→ WHAT IS NEEDED: Copy the rows word for word, from the line containing "How far is [15,283]" through the end of the rows.

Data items

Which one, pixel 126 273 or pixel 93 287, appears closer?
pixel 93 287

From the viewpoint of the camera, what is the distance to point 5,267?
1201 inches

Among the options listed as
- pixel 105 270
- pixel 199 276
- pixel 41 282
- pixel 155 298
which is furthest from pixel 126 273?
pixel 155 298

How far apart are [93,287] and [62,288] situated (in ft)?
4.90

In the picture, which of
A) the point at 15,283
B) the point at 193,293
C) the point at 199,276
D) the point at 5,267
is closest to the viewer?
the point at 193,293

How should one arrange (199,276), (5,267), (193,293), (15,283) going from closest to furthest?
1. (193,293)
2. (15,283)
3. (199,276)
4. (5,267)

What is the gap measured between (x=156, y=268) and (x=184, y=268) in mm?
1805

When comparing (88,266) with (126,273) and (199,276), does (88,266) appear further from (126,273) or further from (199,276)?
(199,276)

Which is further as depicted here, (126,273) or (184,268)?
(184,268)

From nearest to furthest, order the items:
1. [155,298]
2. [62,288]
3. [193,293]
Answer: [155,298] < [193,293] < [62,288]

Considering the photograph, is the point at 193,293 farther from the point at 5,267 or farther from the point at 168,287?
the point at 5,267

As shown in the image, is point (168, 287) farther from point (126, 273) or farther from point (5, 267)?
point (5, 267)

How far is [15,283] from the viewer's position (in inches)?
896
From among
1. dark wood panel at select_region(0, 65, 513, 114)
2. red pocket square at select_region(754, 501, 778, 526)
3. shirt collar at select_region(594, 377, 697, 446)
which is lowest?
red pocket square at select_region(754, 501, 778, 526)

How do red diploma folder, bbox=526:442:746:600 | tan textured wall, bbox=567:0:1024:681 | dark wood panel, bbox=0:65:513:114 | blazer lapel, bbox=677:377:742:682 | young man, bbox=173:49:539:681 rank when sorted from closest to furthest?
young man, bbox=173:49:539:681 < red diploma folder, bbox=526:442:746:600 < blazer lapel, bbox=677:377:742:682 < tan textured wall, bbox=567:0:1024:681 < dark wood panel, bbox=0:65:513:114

→ FULL RESPONSE:
How far is [15,283] from the viewer's position (in inches)?
896
From among
1. dark wood panel at select_region(0, 65, 513, 114)
2. red pocket square at select_region(754, 501, 778, 526)
3. shirt collar at select_region(594, 377, 697, 446)
which is lowest?
red pocket square at select_region(754, 501, 778, 526)

How do red diploma folder, bbox=526:442:746:600 | tan textured wall, bbox=567:0:1024:681 | dark wood panel, bbox=0:65:513:114 | blazer lapel, bbox=677:377:742:682 | young man, bbox=173:49:539:681 rank when sorted from closest to furthest?
young man, bbox=173:49:539:681 < red diploma folder, bbox=526:442:746:600 < blazer lapel, bbox=677:377:742:682 < tan textured wall, bbox=567:0:1024:681 < dark wood panel, bbox=0:65:513:114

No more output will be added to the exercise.